### Problem statement
Return, word for word, the stretch from "For example, a" through "accusations…without much detail." in the post on unspecific pleadings in an Illinois divorce.
Quoted passage below:
Posted on August 10, 2024

Unspecific Pleadings In An Illinois Divorce

Divorce is a touchy subject. Each party to a divorce knows a great deal of the other party’s secrets. The divorcing parties, armed with those secrets, are now trying to resolve their differences in a public forum: family court.

The reality is that divorcing couples really don’t know everything about each other. That’s part of why they are getting divorced. Therefore, public, written accusations about the other party may often be speculative with only a presumption that the accuser knows the facts with certainty.

For example, a spouse may accuse their spouse of “hiding unknown quantities of cash” or “grooming a child.” These are serious accusations…without much detail.

More common in a divorce pleading is the factual basis “upon information and belief.” This common refrain in divorce pleadings does NOT tell you anything.

The point of a pleading is to adequately inform the court and the opposing side of the specific controversy that needs to be resolved.

“No pleading is bad in substance which contains such information as reasonably informs the opposite party of the nature of the claim or defense which he or she is called upon to meet.” 735 ILCS 5/2-612(b)

“Pleadings serve to inform the court and the parties of the legal theories relied upon and to give notice of the factual issues which are to be tried.” People v. $1,124,905 U.S. Currency & One 1988 Chevrolet Astro Van, 177 Ill. 2d 314, 334 (1997)

Without sufficient detail in a pleading, a court does not have jurisdiction to rule on the issues presented (or, more likely, not presented). No detail, no jurisdiction. No jurisdiction, no relief.

“The court’s authority to exercise its jurisdiction and resolve a justiciable question is invoked through the filing of a complaint or petition. These pleadings function to frame the issues for the trial court and to circumscribe the relief the court is empowered to order; a party cannot be granted relief in the absence of corresponding pleadings. [Citations.] Thus, the circuit court’s jurisdiction, while plenary, is not boundless, and where no justiciable issue is presented to the court through proper pleadings, the court cannot adjudicate an issue sua sponte.” Ligon v. Williams, 637 NE 2d 633 – Ill: Appellate Court, 1st Dist., 2nd Div. 1994

The intimate and emotional nature of divorce cases often allows for pleadings with presumptions and conclusions like “I have suffered abuse for years” or “Respondent is a narcissist.”
End of Quoted passage.
Information supplied below:
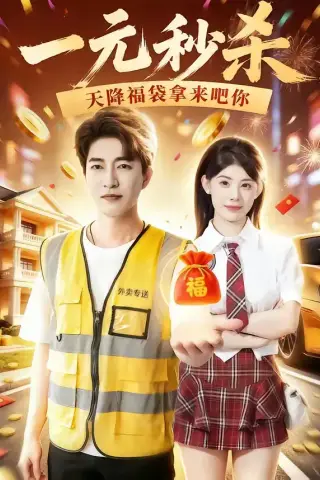 《一元秒杀，天降福袋拿来吧你（80集）陈子轩＆刘予黎（夸克网盘）》短剧封面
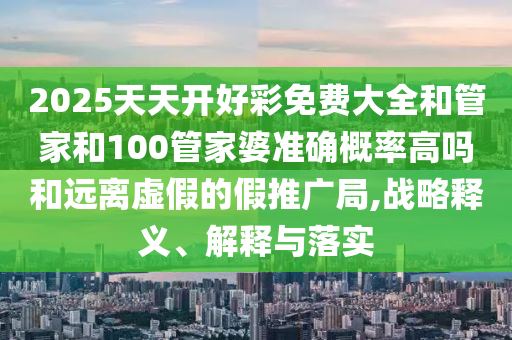 2025年8月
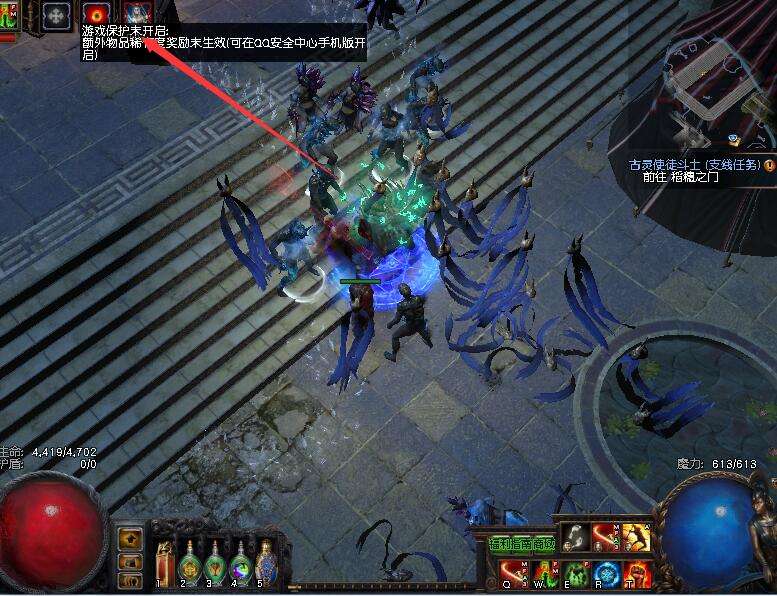 第八章地图主线流程 不纠结一路顺畅通关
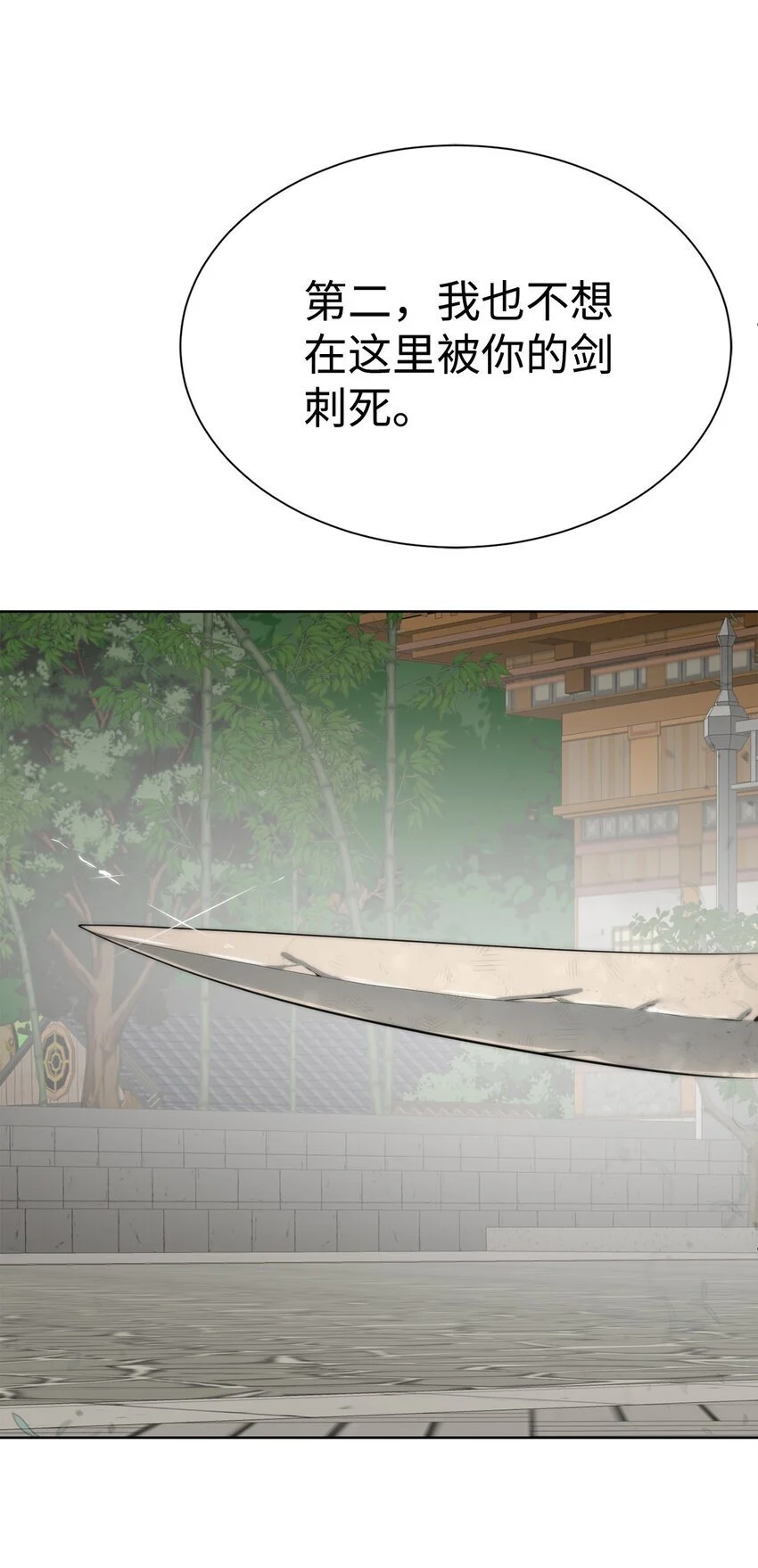 47 赤手空拳23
End of Information supplied.
### Task solution
For example, a spouse may accuse their spouse of “hiding unknown quantities of cash” or “grooming a child.” These are serious accusations…without much detail.